Deep reinforcement learning from human preferences by Christiano et al. (2017) is the foundational paper on RLHF. Link: https://arxiv.org/abs/1706.03741
Interesting perspective, and I do like the bigger question you are asking: what ended up mattering the most for the success of LLMs? Some quick thoughts and questions:
- I do think building GPT-3-like system was certainly feasible in the 90s *if* we had the computing capacity back then (Gwern has a nice historical exposition on Moravec's predictions which I recommend: https://gwern.net/scaling-hypothesis)

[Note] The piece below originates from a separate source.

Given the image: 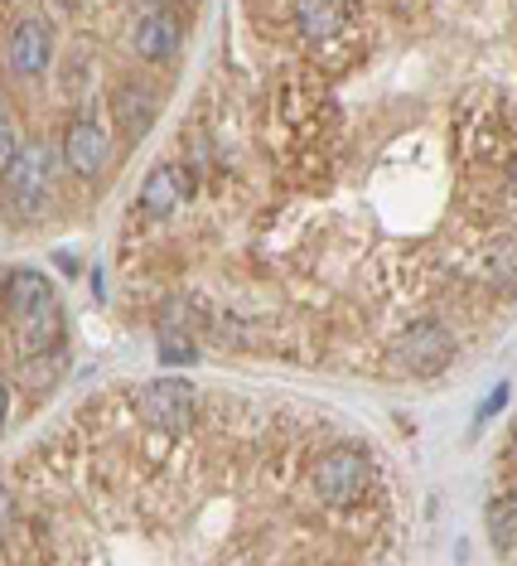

- I am not unsure convinced that just unlocking YT data would be the next big thing (for AGI, and I know you don't like AGI talk ... sorry). There is some evidence that suggests that the models are still not generalizing, but instead, defaulting to bag-of-heuristics and other poor learning strategies (https://www.lesswrong.com/posts/gcpNuEZnxAPayaKBY/othellogpt-learned-a-bag-of-heuristics-1). Assuming this is true, I would expect that a YT-data-trained-LLM will appear much smarter, crush the benchmarks, have a better understanding of the world, but may not be transformative. Massively uncertain about this point, though.
- "perhaps we would’ve settled with LSTMs or SSMs" — are there any examples of LSTM-driven language models that are comparable to Transformer-based LLMs?
- Relatedly, I think the importance of adaptive optimizers is being under-emphasized here. Without Adam, wouldn't LLM training be >2x more expensive and time-taking?
I loved this. Yes. Exactly. People talk about AI like it’s inventing things — but this cuts right through that. Most of what we call “generation” is really just recombination, powered by increasingly structured inputs — from us. The breakthroughs weren’t big ideas; they were new ways to learn from new kinds of data.
That’s what makes this piece so sharp: it’s not dismissive of research, just honest about where progress actually comes from. Not magic. Not models. Infrastructure. Access. The moment a new dataset becomes legible at scale, everything shifts — and we call it innovation.
And it’s not just AI. In product too, the surface gets all the credit, but the real leverage sits underneath — in what’s visible, counted, or quietly baked into the defaults.